> **SUPPLIED ENTRIES**
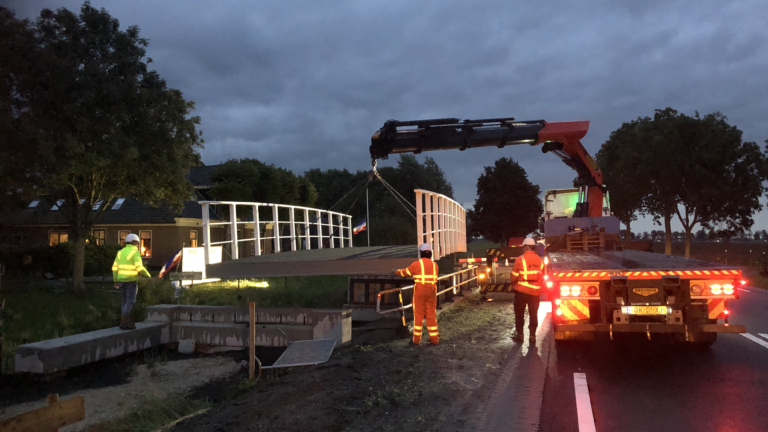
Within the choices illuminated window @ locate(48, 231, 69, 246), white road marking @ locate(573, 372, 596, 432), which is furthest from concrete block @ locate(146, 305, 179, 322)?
illuminated window @ locate(48, 231, 69, 246)

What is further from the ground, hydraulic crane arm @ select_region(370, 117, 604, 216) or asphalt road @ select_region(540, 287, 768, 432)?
hydraulic crane arm @ select_region(370, 117, 604, 216)

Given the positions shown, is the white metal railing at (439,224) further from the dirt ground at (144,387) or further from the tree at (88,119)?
the tree at (88,119)

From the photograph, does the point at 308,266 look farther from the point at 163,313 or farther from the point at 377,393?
the point at 377,393

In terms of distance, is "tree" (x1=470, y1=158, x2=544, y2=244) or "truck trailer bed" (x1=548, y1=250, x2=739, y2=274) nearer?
"truck trailer bed" (x1=548, y1=250, x2=739, y2=274)

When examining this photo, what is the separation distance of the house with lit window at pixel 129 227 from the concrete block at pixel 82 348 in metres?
17.9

> **OBJECTIVE**
Write out the listing above again, exactly, but with no pictures in the copy.

> **WRITTEN SOLUTION**
Within the choices illuminated window @ locate(48, 231, 69, 246), white road marking @ locate(573, 372, 596, 432), which is furthest from concrete block @ locate(146, 305, 179, 322)?
illuminated window @ locate(48, 231, 69, 246)

What is further from the ground, hydraulic crane arm @ select_region(370, 117, 604, 216) or asphalt road @ select_region(540, 287, 768, 432)?
hydraulic crane arm @ select_region(370, 117, 604, 216)

Given the positions shown, is the white metal railing at (439,224) further from the dirt ground at (144,387) or further from the tree at (88,119)?
the tree at (88,119)

From the photograph, does the point at 308,266 look farther from the point at 163,313 or farther from the point at 377,393?
the point at 377,393

In terms of distance, is "tree" (x1=470, y1=158, x2=544, y2=244) or "truck trailer bed" (x1=548, y1=250, x2=739, y2=274) nearer?
"truck trailer bed" (x1=548, y1=250, x2=739, y2=274)

When examining this photo, what is the separation distance of the house with lit window at pixel 129 227 from the concrete block at pixel 82 348 in metres?
17.9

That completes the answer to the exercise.